Calligraphy Blues

21st August 2009 | Concerts, Daily Life, Musings | 0 comments

I recently made up a couple of cadenzas for a Haydn piano concerto. I kind of improvised them at the piano, and played them in the concert without ever writing them out. Afterwards, I thought I’d try and note them down before I forgot them entirely. Cadenzas are supposed to be, or at least sound, spontaneous but I’d had one or two nice ideas which I was reluctant to let disappear into the mists of time. So I started to write them down.

What a labour! It’s a while since I had to write music down and I was appalled not only at how long it took, but how strenuous it was for my writing hand. You can speed up your movement to a certain extent, but I found that if I wrote too fast, the note heads became mere diagonal lines instead of little round blobs, and the stems became confusingly detached from the note heads.

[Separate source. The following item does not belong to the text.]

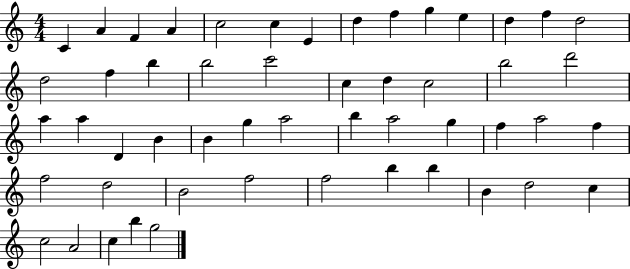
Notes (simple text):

C4/q A4/q F4/q A4/q C5/h C5/q E4/q D5/q F5/q G5/q E5/q D5/q F5/q D5/h D5/h F5/q B5/q B5/h C6/h C5/q D5/q C5/h B5/h D6/h A5/q A5/q D4/q B4/q B4/q G5/q A5/h B5/q A5/h G5/q F5/q A5/h F5/q F5/h D5/h B4/h F5/h F5/h B5/q B5/q B4/q D5/h C5/q C5/h A4/h C5/q B5/q G5/h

And mine were only pieces of music lasting a couple of minutes each. What must it must have been like for Mozart, Beethoven and so on! The sheer time-consuming labour of writing their ideas down on manuscript paper must have far outweighed the time it took to compose the music. I do remember reading somewhere that if someone sat down and simply wrote out all Mozart’s music by hand, working their way through the Collected Mozart Edition with all the symphonies and opera scores and so on, it would take them longer than Mozart’s entire lifetime. Can that be true? As I struggled to write down the details of my flourishes and arpeggios, it felt as if it could be.